Herr: gib mir noch Zeit. Den Sommer lass ich
ungern los.
’nen Schatten brauch ich höchstens in der Kur,
und auf den Fluren stör’n die Winde nur.

Befiehl den Gärten, dass sie uns weiterhin
erfreu’n;
schenk uns noch viele südlichere Tage.
Und das Rot der Kapuziner, es trage
noch weit in dieses Jahr hinein.

Wer jetzt schon auf die Leichtigkeit
verzichten muss,
wird unbeweglich werden, voll Verdruss.
Und wird auf seinem Tablet rastlos hin und her
bei Google, Facebook, YouTube kreuz und quer
nach Leben suchen, wenn die Blätter fallen.
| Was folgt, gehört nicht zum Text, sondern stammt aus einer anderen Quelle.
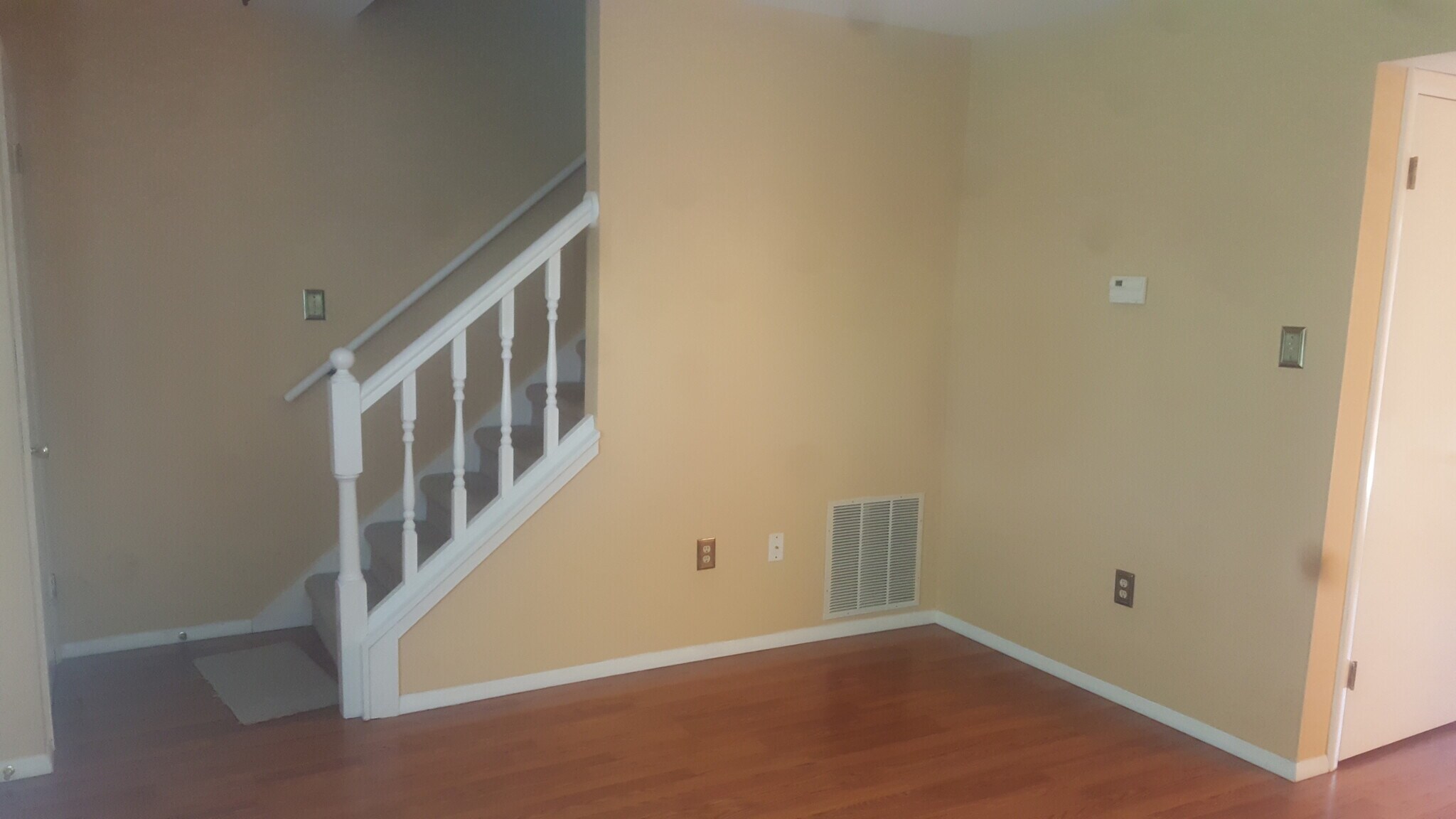 Living room - 935 West Whitehall Road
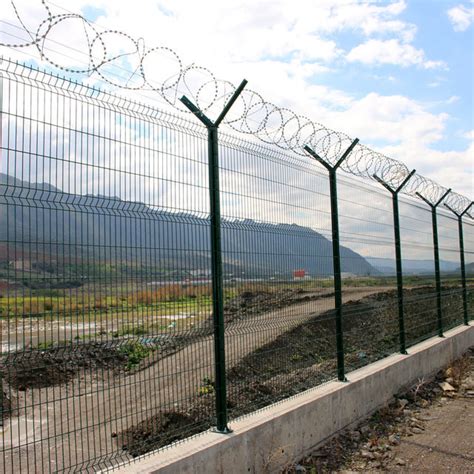 Wholesale Green Pvc Coated 3d Curved Mesh Security Fence For Airport Fence V Mesh Fence And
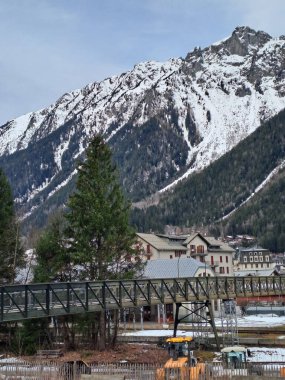 İtalya 'da karlı bir manzaranın güzelliği, dağlarda kış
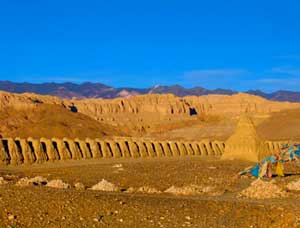 Stupas at Tholing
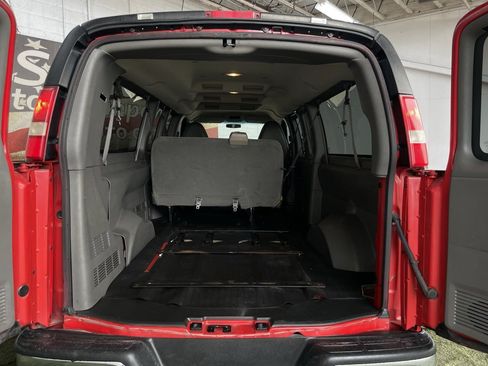 Used 2015 Chevrolet Express 3500 LS w/ Chrome Appearance Package image 9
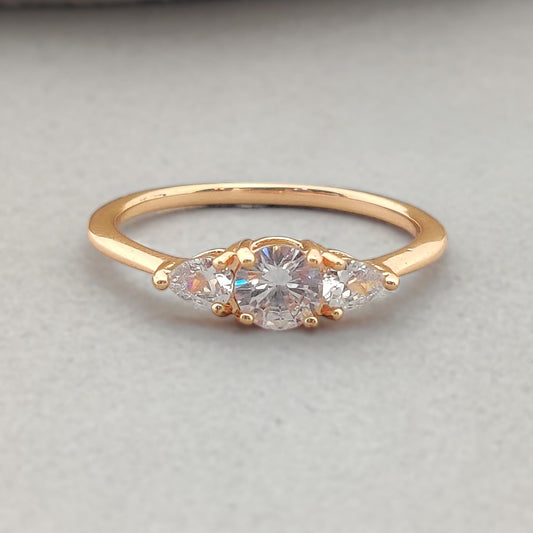 Luminara Ring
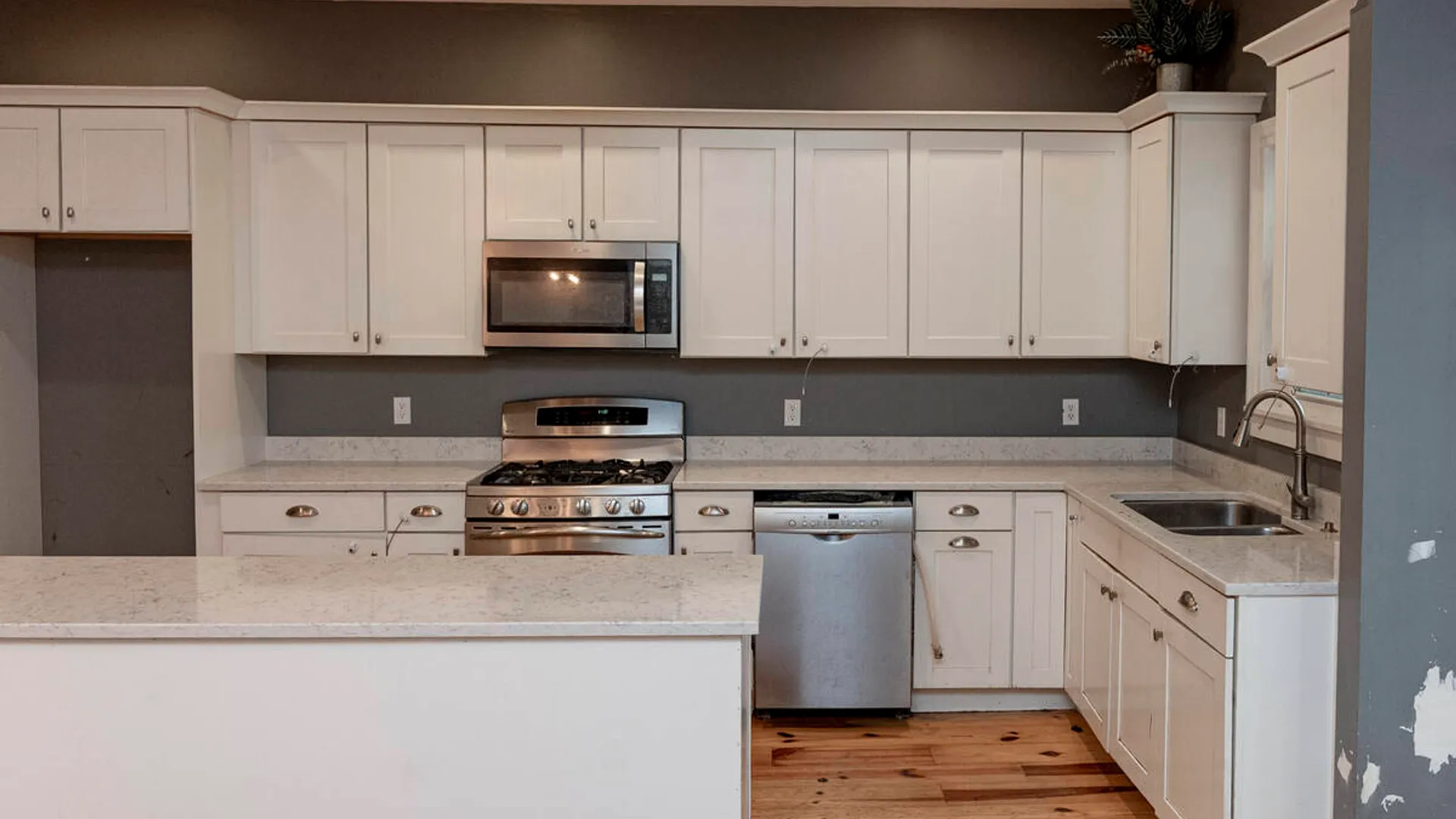 Property at 11 River Street, Schenectady, NY 12305 4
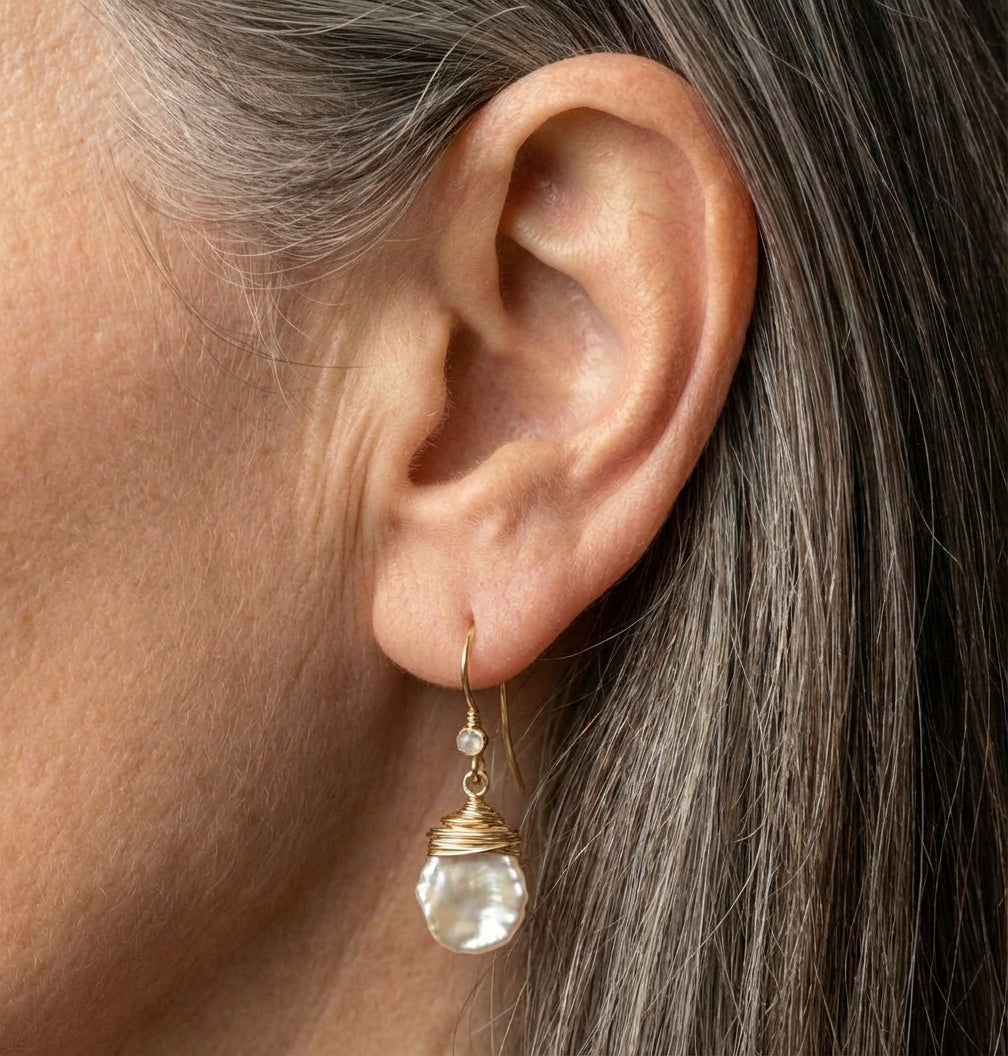 A Vintage Handmade Pearl Earring Set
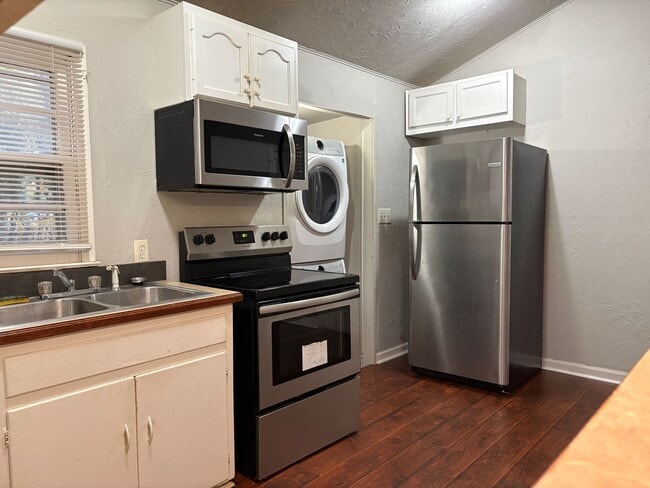 Foto del edificio - 2 Bedroom, 1 Bathroom House in High Point!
Ute Schwarting, Plüderhausen, Baden-Württemberg

 

 

Was mein Leben reicher macht

Im Bus. Ein kleiner Junge zeigt auf mich und fragt seine Mama: »Du, ist das ein Fremder?« – »Ja, das ist eine fremde Frau.« Da strahlt mich der Kleine fröhlich an, stellt sich als Vincent vor und fragt mich, ob ich sein Freund sein will.

Sarah Kniep, Hannover

 

Futschikato: Mein Wort-Schatz

Ist etwas futschikato, ist es nicht so profan kaputt, nicht so hart zerstört, nicht so endgültig beschädigt und nicht so technisch defekt. Ein kindliches Schulterzucken liegt in dem Wort, über etwas, was nicht mehr ist und sich nicht ändern lässt. Ein bisschen Leichtigkeit im Augenblick des Verlustes. »Futschikato« tut gut!

Birte Surborg, Hamburg

 

Was mein Leben reicher macht

Neulich empfing mich meine Mutter (85) mit den Worten: »Heute habe ich einen Al-Kaida-Kürbis gekauft. Ich will eine Kürbissuppe kochen!« Erst schaute ich verdutzt, dann musste ich lachen: »Na, dann pass mal auf, dass dir nicht der Kochtopf explodiert!« Gemeint war natürlich ein Hokkaido-Kürbis; meine Mutter hatte sich den japanischen Namen nicht mehr so genau merken können. Die Suppe allerdings – verfeinert mit Apfelsaft, Kokosmilch, Curry, Ingwer und Chili – schmeckte uns ganz hervorragend!

Angelika Krieser, Berlin

 

Was mein Leben reicher macht

Tassengeklapper und Sommergeraune im gut besuchten Waldcafe, als eine laute Kinderstimme ein Lächeln auf die Gesichter der Gäste zaubert: “Ich will neben meiner lieben Oma sitzen!” Und die Oma bin ich.

Ulrike Bertram, Hannover

 

Das ist mein Ding

Darf ich vorstellen: eine schlichte und glanzlose Erscheinung, mit Kratzern, Dellen und Macken. Alt und grau. Mein Ding ist nichts Besonderes. Nur ein gewöhnlicher Blecheimer. Er gehört zu den ausgemusterten Dingen des Alltags. Trendresistent steht dieser Eimer immer noch da. Kein Plastikeimer kann ihm das Wasser reichen. Er ist gut in Form. Oben weiter als unten. Zum Himmel hin offen. Zum Glück nimmt er es mir nicht übel, wenn ich ihn mal im Regen stehen lasse. Vor sieben Jahren habe ich ihn aus einem dunklen Schuppen befreit und ans Licht geholt. Ich habe ihm quasi zu einem neuen Auftritt verholfen. Unzählige Fotoserien habe ich mit ihm gemacht. Mit ihm habe ich gelernt, das Gewöhnliche mit anderen Augen zu betrachten und die einfachen Dinge mehr wertzuschätzen. Es ist nicht der Alltag, der uns abstumpft. Es ist der Blick auf die Dinge, der sich abnutzt. Gerne lausche ich dem Blechgeflüster und entdecke die Poesie der einfachen Dinge. Und wenn ich aus dem Haus gehe, nicke ich meinem Blecheimer freundlich zu. Bisher hat er meinen Gruß allerdings noch nicht erwidert.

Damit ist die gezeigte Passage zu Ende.